Cela signifie que les autorités ne pourront pas faire usage de la force pour obliger une personne à se faire vacciner, mais qu’elles pourront lui infliger une amende ou lui interdire la fréquentation de certains lieux publics.

«Le vaccin, une fois qu’il sera certifié par [l’agence régulatrice] Anvisa, sera accessible à tous ceux qui le veulent. Mais, moi, je ne me ferai pas vacciner», a insisté Jair Bolsonaro à Porto Seguro.

«Certains disent que je donne un mauvais exemple. Mais aux imbéciles, aux idiots qui disent ça, je réponds que j’ai déjà attrapé le virus, j’ai les anticorps, alors pourquoi me faire vacciner?» a-t-il poursuivi, ignorant apparemment les cas de recontamination survenus dans le monde, Brésil inclus.

Le chef de l’État a été contaminé par le coronavirus en juillet, et s’est rétabli après une vingtaine de jours, sans ressentir de symptômes graves.

Ce pays de dimensions continentales et de 212 millions d’habitants fait face à une deuxième vague puissante de pandémie. 

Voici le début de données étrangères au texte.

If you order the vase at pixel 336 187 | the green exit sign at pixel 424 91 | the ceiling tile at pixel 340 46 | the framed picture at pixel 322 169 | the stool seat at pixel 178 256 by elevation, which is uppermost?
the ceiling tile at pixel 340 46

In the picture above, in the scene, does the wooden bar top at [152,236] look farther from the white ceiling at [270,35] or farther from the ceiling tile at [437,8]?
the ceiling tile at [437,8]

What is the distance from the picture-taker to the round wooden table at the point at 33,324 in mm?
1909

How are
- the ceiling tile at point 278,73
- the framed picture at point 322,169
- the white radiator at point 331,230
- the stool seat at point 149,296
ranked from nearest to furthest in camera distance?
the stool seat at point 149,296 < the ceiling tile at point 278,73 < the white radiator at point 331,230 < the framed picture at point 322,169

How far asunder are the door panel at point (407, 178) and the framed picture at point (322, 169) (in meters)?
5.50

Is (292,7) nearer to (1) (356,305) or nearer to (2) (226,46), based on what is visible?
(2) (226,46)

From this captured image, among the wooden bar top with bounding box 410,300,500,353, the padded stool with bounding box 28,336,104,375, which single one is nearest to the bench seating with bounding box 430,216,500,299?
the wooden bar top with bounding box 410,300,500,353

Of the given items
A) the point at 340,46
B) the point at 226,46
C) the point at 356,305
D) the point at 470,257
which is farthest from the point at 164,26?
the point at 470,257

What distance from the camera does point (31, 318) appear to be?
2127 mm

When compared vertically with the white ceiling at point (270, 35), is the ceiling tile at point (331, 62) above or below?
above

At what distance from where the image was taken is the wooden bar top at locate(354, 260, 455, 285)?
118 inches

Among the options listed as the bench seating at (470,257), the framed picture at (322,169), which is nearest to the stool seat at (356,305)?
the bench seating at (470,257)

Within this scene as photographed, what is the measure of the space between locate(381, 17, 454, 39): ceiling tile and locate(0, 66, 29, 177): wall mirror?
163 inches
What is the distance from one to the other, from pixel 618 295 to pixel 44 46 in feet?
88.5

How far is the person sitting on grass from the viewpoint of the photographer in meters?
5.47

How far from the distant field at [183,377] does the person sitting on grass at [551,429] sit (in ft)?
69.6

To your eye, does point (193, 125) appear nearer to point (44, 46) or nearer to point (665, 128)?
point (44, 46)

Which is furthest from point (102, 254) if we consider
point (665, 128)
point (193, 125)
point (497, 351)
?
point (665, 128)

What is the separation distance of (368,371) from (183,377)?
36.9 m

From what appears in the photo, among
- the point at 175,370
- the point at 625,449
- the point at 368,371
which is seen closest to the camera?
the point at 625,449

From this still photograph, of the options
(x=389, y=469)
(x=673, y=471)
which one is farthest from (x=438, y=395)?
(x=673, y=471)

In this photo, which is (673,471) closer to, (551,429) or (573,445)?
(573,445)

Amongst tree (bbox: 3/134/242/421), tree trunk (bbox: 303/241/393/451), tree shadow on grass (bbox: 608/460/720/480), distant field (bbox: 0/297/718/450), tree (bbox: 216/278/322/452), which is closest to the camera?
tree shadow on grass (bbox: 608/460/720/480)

Mercredi, le record des nouvelles contaminations en 24 heures a été battu (plus de 70 000) et jeudi, le pays est repassé au-dessus des 1000 décès dus à la COVID-19 par jour, pour la première fois depuis le 30 septembre.

La vaccination s’annonce chaotique au Brésil, avec un plan national d’immunisation tardif critiqué de toutes parts et l’effet dissuasif des propos présidentiels sur la motivation des Brésiliens à se faire vacciner.